_Instrucciones de tarea_. Reescribe, por favor, todas las líneas de los registros como una lista JSON de cadenas, una cadena por línea y sin las líneas en blanco.

(Preguntas espaciales sobre escenas)
_ _ _ _
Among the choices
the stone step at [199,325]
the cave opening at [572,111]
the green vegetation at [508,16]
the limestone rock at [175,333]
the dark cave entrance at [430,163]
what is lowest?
_ _ _ _
_Solución escrita_.
[
  "Among the choices",
  "the stone step at [199,325]",
  "the cave opening at [572,111]",
  "the green vegetation at [508,16]",
  "the limestone rock at [175,333]",
  "the dark cave entrance at [430,163]",
  "what is lowest?"
]